Erhöhte Blutfette gelten als einer der wichtigsten Risikofaktoren für Herz-Kreislauf-Erkrankungen wie Herzinfarkt oder Schlaganfall. Dabei unterscheidet man im Wesentlichen zwei große Gruppen von Medikamenten: Cholesterinsenker und Fettsenker. Beide verfolgen das Ziel, das Risiko für Gefäßschäden zu verringern, setzen aber an unterschiedlichen Stoffwechselwegen an.

Die Cholesterinsenker – zu denen vor allem die Statine zählen – wirken gezielt auf den Cholesterinstoffwechsel. Sie senken in erster Linie das sogenannte „schlechte“ LDL-Cholesterin, das sich in den Gefäßwänden ablagern und dort zu gefährlichen Plaques führen kann. Statine sind in vielen Leitlinien die Medikamente der ersten Wahl, weil sie sehr wirksam sind und in großen Studien gezeigt haben, dass sie Herzinfarkte und Schlaganfälle verhindern können. Sie eignen sich vor allem für Patienten mit erhöhtem LDL-Cholesterin, unabhängig davon, ob bereits eine Gefäßerkrankung besteht oder nicht.

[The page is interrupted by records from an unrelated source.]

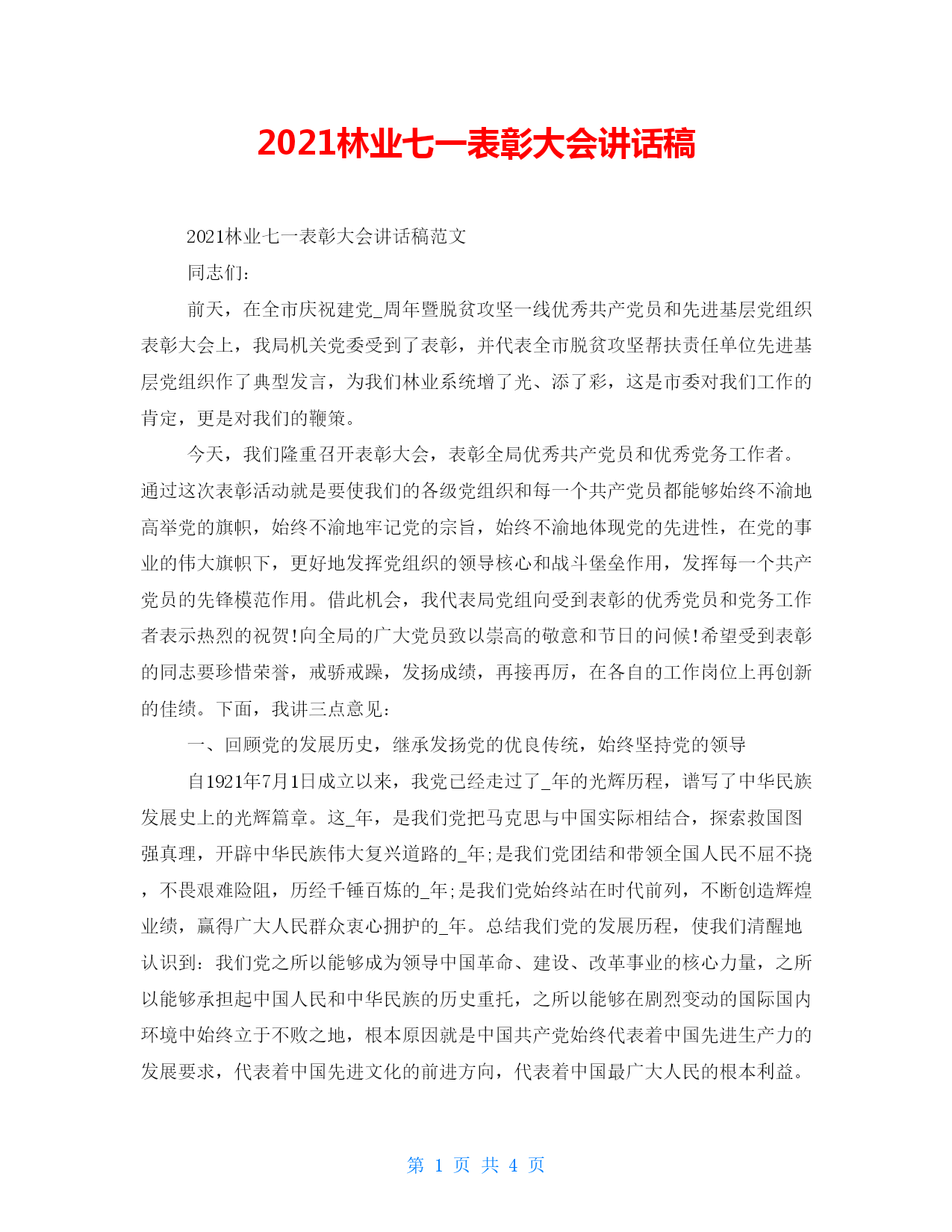 2021林业七一表彰大会讲话稿

2021林业七一表彰大会讲话稿范文

同志们：

前天，在全市庆祝建党_周年暨脱贫攻坚一线优秀共产党员和先进基层党组织表彰大会上，我局机关党委受到了表彰，并代表全市脱贫攻坚帮扶责任单位先进基层党组织作了典型发言，为我们林业系统增了光、添了彩，这是市委对我们工作的肯定，更是对我们的鞭策。

今天，我们隆重召开表彰大会，表彰全局优秀共产党员和优秀党务工作者。通过这次表彰活动就是要使我们的各级党组织和每一个共产党员都能够始终不渝地高举党的旗帜，始终不渝地牢记党的宗旨，始终不渝地体现党的先进性，在党的事业的伟大旗帜下，更好地发挥党组织的领导核心和战斗堡垒作用，发挥每一个共产党员的先锋模范作用。借此机会，我代表局党组向受到表彰的优秀党员和党务工作者表示热烈的祝贺!向全局的广大党员致以崇高的敬意和节日的问候!希望受到表彰的同志要珍惜荣誉，戒骄戒躁，发扬成绩，再接再厉，在各自的工作岗位上再创新的佳绩。下面，我讲三点意见：

一、回顾党的发展历史，继承发扬党的优良传统，始终坚持党的领导

自1921年7月1日成立以来，我党已经走过了_年的光辉历程，谱写了中华民族发展史上的光辉篇章。这_年，是我们党把马克思与中国实际相结合，探索救国图强真理，开辟中华民族伟大复兴道路的_年;是我们党团结和带领全国人民不屈不挠，不畏艰难险阻，历经千锤百炼的_年;是我们党始终站在时代前列，不断创造辉煌业绩，赢得广大人民群众衷心拥护的_年。总结我们党的发展历程，使我们清醒地认识到：我们党之所以能够成为领导中国革命、建设、改革事业的核心力量，之所以能够承担起中国人民和中华民族的历史重托，之所以能够在剧烈变动的国际国内环境中始终立于不败之地，根本原因就是中国共产党始终代表着中国先进生产力的发展要求，代表着中国先进文化的前进方向，代表着中国最广大人民的根本利益。

第 1 页 共 4 页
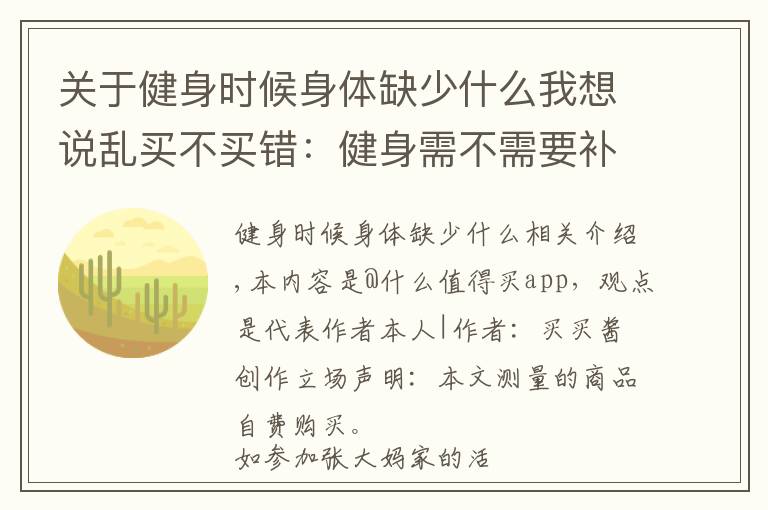 关于健身时候身体缺少什么我想说乱买不买错：健身需不需要补

健身时候身体缺少什么相关介绍，本内容是@什么值得买app，观点是代表作者本人|作者：买买酱

创作立场声明：本文测量的商品自费购买。

如参加张大妈家的活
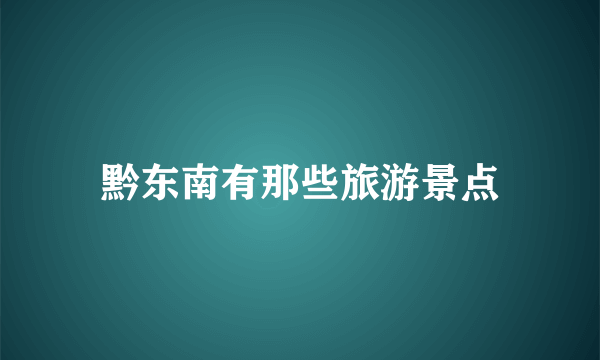 黔东南有那些旅游景点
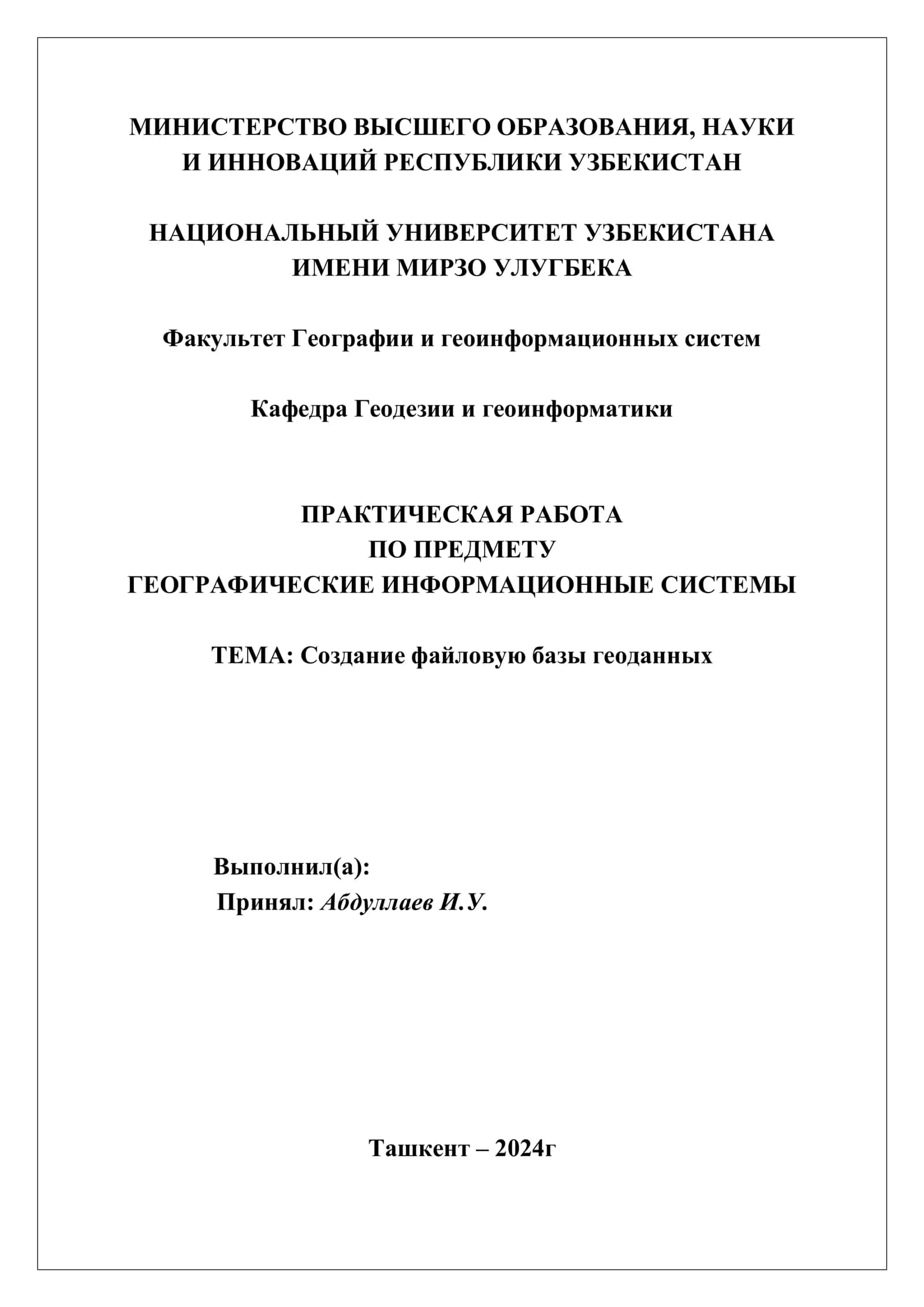 МИНИСТЕРСТВО ВЫСШЕГО ОБРАЗОВАНИЯ, НАУКИ И ИННОВАЦИЙ РЕСПУБЛИКИ УЗБЕКИСТАН

НАЦИОНАЛЬНЫЙ УНИВЕРСИТЕТ УЗБЕКИСТАНА ИМЕНИ МИРЗО УЛУГБЕКА

Факультет Географии и геоинформационных систем

Кафедра Геодезии и геоинформатики

ПРАКТИЧЕСКАЯ РАБОТА
ПО ПРЕДМЕТУ
ГЕОГРАФИЧЕСКИЕ ИНФОРМАЦИОННЫЕ СИСТЕМЫ

ТЕМА: Создание файловую базы геоданных

Выполнил(а):
Принял: Абдуллаев И.У.

Ташкент – 2024г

Die Fettsenker im engeren Sinn, wie Fibrate oder Omega-3-Fettsäuren, haben ihren Schwerpunkt eher bei der Senkung der Triglyceride, also der Blutfette, die vor allem durch die Ernährung beeinflusst werden. Sie kommen insbesondere dann zum Einsatz, wenn die Triglyceridwerte sehr hoch sind und damit ein Risiko für Bauchspeicheldrüsenentzündungen oder zusätzliche Gefäßschäden besteht. In manchen Fällen werden sie auch ergänzend zu Statinen gegeben, wenn trotz guter Cholesterinwerte die Triglyceride auffällig hoch bleiben.

Zusammengefasst gilt: Statine und andere Cholesterinsenker sind die wichtigste Basistherapie, wenn es darum geht, Herz und Gefäße langfristig zu schützen. Fettsenker spielen vor allem dann eine Rolle, wenn die Triglyceride im Vordergrund stehen oder wenn trotz Statintherapie noch ein zusätzlicher Schutz notwendig ist. Damit lässt sich die Behandlung individuell an das jeweilige Risikoprofil anpassen.